Thursday, July 14, 2011

In The Travel Industry Hotels Are Star Actors

By Adriana Noton


Post modern sociologists delight in de-constructing hotels as signs of many different things. They are of much more significance than mere places to stop over. They also stand for social values, architectural features and national landmarks.

Having come into the English language from French the word carries with it the usual flair that French words bring with them. A hotel is not an 'inn' or 'hostelry' because it owes its existence and its name to the fact that it will offer more than basic accommodation, but other attractions as well.

On the one hand people who choose to pause in their travel beneath the sign 'hotel' as a sign above the door of a place to stay will expect practical functions of various kinds. There will be clean rooms and bedding attended to by professional hotel staff. After that the services provided will vary enormously, depending on the tariff. Some cheap offer clean and economical rooms and not much else. For a little more one may expect facilities for making a cup of tea upon awakening.
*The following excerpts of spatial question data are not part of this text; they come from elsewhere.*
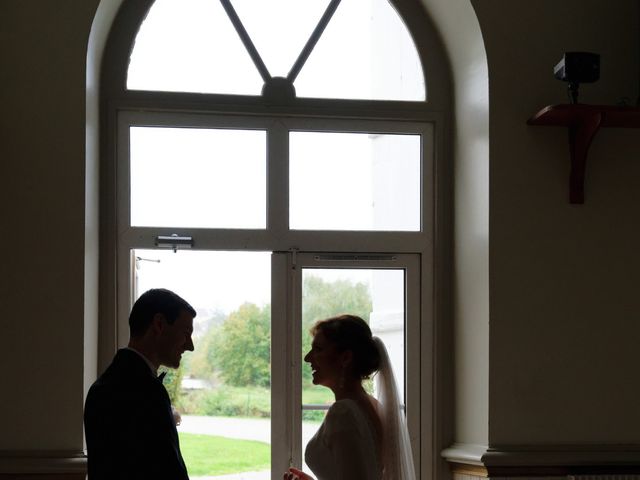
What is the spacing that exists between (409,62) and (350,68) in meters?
0.30

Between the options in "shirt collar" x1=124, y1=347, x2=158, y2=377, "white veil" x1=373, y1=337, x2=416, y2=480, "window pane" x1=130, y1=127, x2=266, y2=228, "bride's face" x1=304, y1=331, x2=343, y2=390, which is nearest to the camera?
"shirt collar" x1=124, y1=347, x2=158, y2=377

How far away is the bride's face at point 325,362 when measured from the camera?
400cm

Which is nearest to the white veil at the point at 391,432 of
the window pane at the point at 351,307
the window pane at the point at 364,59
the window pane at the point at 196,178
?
the window pane at the point at 351,307

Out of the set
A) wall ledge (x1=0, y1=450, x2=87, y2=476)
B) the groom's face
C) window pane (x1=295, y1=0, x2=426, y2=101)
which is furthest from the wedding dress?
window pane (x1=295, y1=0, x2=426, y2=101)

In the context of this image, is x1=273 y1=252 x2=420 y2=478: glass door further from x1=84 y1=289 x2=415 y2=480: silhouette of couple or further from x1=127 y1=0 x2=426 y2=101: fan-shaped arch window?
x1=84 y1=289 x2=415 y2=480: silhouette of couple

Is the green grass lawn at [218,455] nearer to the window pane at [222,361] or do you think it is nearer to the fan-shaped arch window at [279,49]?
the window pane at [222,361]

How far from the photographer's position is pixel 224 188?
201 inches

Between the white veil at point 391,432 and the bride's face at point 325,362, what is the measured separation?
16 centimetres

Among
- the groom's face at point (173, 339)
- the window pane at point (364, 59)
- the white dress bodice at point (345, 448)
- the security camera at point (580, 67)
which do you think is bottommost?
the white dress bodice at point (345, 448)

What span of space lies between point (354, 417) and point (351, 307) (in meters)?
1.38

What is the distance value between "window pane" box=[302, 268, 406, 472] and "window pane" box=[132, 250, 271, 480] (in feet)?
0.59

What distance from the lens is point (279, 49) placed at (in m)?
5.23

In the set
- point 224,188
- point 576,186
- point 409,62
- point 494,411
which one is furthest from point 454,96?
point 494,411

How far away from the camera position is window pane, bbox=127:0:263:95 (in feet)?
16.8
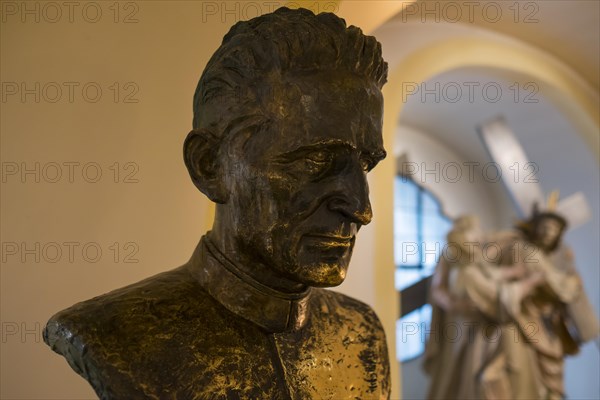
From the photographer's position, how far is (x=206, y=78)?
77.2 inches

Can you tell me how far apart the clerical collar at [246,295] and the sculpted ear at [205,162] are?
14 cm

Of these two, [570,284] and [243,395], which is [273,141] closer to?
[243,395]

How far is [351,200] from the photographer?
184cm

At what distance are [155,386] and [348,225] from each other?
538 mm

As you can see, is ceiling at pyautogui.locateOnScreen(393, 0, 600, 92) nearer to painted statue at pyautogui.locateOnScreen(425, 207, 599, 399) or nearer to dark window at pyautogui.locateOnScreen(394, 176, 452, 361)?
painted statue at pyautogui.locateOnScreen(425, 207, 599, 399)

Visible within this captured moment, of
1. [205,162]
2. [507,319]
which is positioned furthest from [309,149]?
[507,319]

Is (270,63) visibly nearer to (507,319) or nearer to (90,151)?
(90,151)

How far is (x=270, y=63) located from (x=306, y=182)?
0.28 m

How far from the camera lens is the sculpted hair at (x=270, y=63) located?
73.8 inches

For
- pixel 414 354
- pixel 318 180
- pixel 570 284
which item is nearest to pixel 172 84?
pixel 318 180

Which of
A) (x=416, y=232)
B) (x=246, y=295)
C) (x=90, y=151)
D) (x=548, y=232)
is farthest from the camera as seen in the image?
(x=416, y=232)

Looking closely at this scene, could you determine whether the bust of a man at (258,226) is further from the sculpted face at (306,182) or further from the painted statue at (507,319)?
the painted statue at (507,319)

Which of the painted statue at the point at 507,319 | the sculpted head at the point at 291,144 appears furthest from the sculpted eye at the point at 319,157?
the painted statue at the point at 507,319

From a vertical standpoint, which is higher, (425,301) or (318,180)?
(318,180)
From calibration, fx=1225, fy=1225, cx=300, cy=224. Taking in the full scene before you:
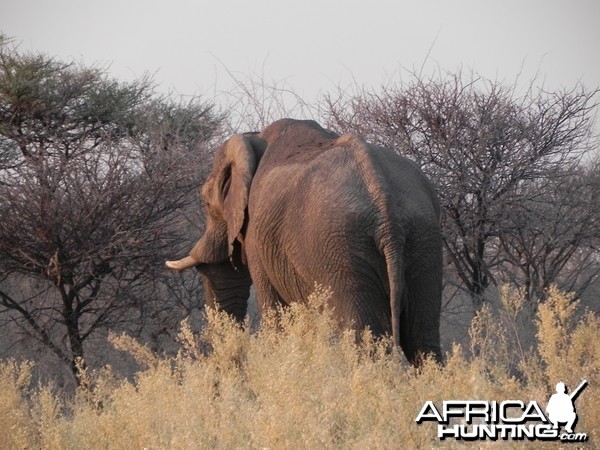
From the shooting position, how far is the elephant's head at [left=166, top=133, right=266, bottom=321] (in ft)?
29.2

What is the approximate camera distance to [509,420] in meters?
5.11

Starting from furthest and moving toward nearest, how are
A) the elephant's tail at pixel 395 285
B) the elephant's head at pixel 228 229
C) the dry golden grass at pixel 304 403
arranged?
the elephant's head at pixel 228 229 < the elephant's tail at pixel 395 285 < the dry golden grass at pixel 304 403

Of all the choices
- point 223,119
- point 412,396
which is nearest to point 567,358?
point 412,396

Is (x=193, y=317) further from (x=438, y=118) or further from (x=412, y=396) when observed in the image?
(x=412, y=396)

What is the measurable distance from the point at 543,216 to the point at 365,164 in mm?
7420

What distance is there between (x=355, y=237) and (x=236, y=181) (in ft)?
6.27

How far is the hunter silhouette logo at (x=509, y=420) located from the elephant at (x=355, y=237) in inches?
63.4

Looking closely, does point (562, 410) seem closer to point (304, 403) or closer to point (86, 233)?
point (304, 403)

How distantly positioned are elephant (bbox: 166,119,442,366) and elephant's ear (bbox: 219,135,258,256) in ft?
0.98

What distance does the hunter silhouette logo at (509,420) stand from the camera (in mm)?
5039

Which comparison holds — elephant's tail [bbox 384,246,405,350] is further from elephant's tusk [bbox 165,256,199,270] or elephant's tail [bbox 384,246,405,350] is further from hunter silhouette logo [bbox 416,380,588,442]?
elephant's tusk [bbox 165,256,199,270]

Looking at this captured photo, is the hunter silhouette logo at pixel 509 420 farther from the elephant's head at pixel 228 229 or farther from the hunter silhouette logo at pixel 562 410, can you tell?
the elephant's head at pixel 228 229

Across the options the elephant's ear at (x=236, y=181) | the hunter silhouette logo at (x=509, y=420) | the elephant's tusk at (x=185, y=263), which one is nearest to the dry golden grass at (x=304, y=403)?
the hunter silhouette logo at (x=509, y=420)

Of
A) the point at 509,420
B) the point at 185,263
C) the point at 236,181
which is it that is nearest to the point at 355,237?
the point at 236,181
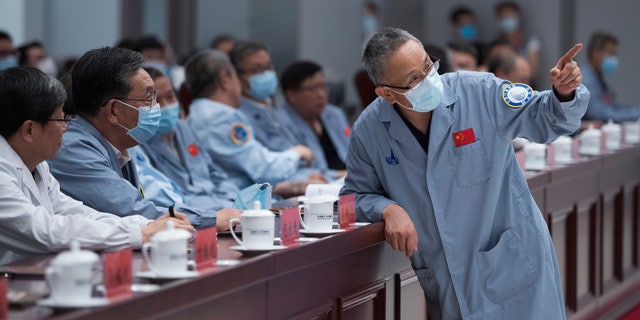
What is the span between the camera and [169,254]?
7.78 feet

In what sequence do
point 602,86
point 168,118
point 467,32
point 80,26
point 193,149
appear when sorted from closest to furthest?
point 168,118 → point 193,149 → point 602,86 → point 467,32 → point 80,26

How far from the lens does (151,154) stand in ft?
14.9

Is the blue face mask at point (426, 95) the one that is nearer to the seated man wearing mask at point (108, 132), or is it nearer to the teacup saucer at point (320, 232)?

On the other hand each hotel has its unique character. It lives in a space between its location and the passing trade of travellers who come and go on a daily basis. Its unique character is derived from it function as a temporary stop in the transient flow of humanity. Hotel staff come to work every day and manage the delicate balance between those who come and go and those who come and stay.

In English literature and culture hotels play their significant roles. The novelist Arnold Bennett helped to portray them as places where the activities and attributes of various characters are entwined with the activities of a place. Guests come and discretely but closely observed by staff who are balanced between the security of being permanent and the obligation to serve temporary guests.

More recently the TV series 'Fawlty Towers' explores in hyperbolic terms the situations that can arise where the public and private worlds clash. In countless film dramas, corridors and rooms are used as places where an outside threat may suddenly intrude into a private place. As Aristotle advised, this tension between opposing impulses is the essence of drama.

Parallel with the hotel trade industry is a burgeoning Bed and Breakfast industry. It might be expected that his would pose a serious threat to the hotel industry, but such does not appear to be the case. New hotel chains seem to profit and expand, yielding good returns for investors even though Bed and Breakfast take their quota of travelling guests.

There are several reasons why hotels can easily withstand the combined assaults of many small competitors. A chain offers exactly the same standard of service in each of its units so that to stay in one is almost the same as to stay in another. Travel can be wearying and many people, at the end of a day like to stay in a place that they know will offer a standard of service that they know. They may also prefer privacy and discretion to the intrusive hospitality of an enthusiastic but quizzy host.